- 2 tablespoons olive oil
- 2 lbs. short ribs
- Salt, to taste
- Pepper, to taste
- 1 onion, chopped
- 1 garlic head, plus more to taste
- 2 heaping tablespoons tomato paste
- 2 cups red wine
- 1 28oz can whole peeled tomatoes
- 1/2 cup beef stock
This recipe takes all afternoon, but once it’s in the oven, most of the work is done. And the magic that happens in the oven is, well, magical. The short ribs will flavor the sauce while the sauce flavors the short ribs. It’s a win-win that creates a hearty, warm dish perfect for dinner for two or the whole family.
- Pour olive oil in a dutch oven over medium high heat. Set oven temperature to 275 degrees. Season all sides of the short ribs liberally with salt and pepper.
- Sear all sides of the short ribs, in batches if necessary. Remove from pot and set aside. Drain all but 2 tablespoons of fat from pot. Add in onions and cook until translucent, about 5 minutes. Cut garlic head in half, exposing all the cloves. Place face down in the oil for 2 to 3 minutes until caramelized. Add in tomato paste and stir so the onions are coated. Continue cooking for 4 minutes.
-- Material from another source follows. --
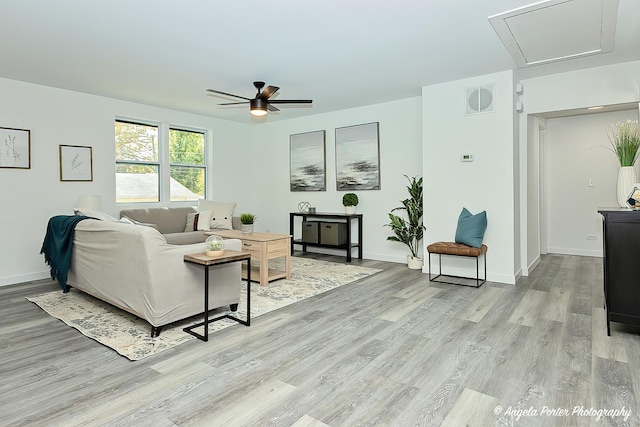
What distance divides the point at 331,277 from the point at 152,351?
8.59 ft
- Deglaze the bottom of the pot with the red wine, taking care to scrape up any bits that are sticking to the bottom. Add in tomatoes and beef stock and bring to a simmer. Add a few good pinches of salt to taste (This will cook down, so don’t go crazy). Place the short ribs back in pot so they are about halfway covered. Cover and place in oven for 3 to 3 and half hours, until meat easily falls apart and liquid is reduced by half.
- Serve with crusty bread and pasta of choice.